Old technology -- propellor-driven planes -- would not have been grounded by ash. More efficient, more vulnerable.

And Mark Pagel, professor of evolutionary biology at Reading University and The Santa Fe Institute:

I may be proven wrong by the reactions from the atmospheric scientists, physicists and aeronautical engineers but this debacle seems to have had far less to do with science than to a far more pernicious and growing risk aversion in British society and perhaps the world. The science is almost without a doubt far far better than it has ever been, and there was data collection. The shutdown of our airspace was driven by people worried they would be hounded out of their jobs (politicians, airline bosses, etc.) and shamed.
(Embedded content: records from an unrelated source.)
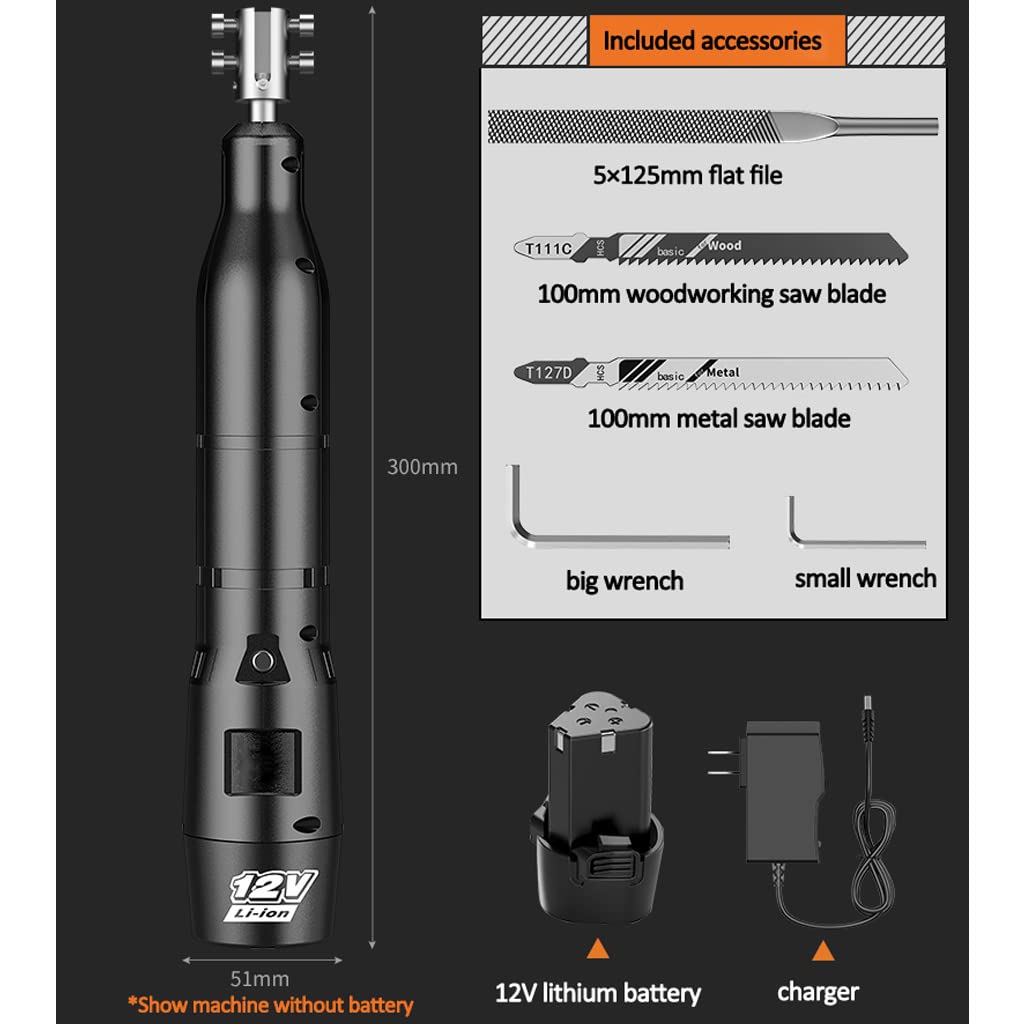 Included accessories

5×125mm flat file

T111C HCS basic Wood

100mm woodworking saw blade

T127D HCS basic Metal

100mm metal saw blade

big wrench

small wrench

300mm

12V Li-ion

51mm

*Show machine without battery

12V lithium battery

charger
It is far easier to hide behind the shield of "I was only trying to save lives" than to get it wrong and kill someone.

I have been puzzled for some years now by what is one of the most unstoppable and yet not always obviously good ideas to be surging through our minds for the last century: that of democracy with a small d and all it implies for self-interest, so-called "rights", protection, etc. That is another topic, but the current hysteria appears to be part of its wider manifestations.

Quite a few British newspaper editorials would seem to agree.

David Rowan is the editor of Wired magazine.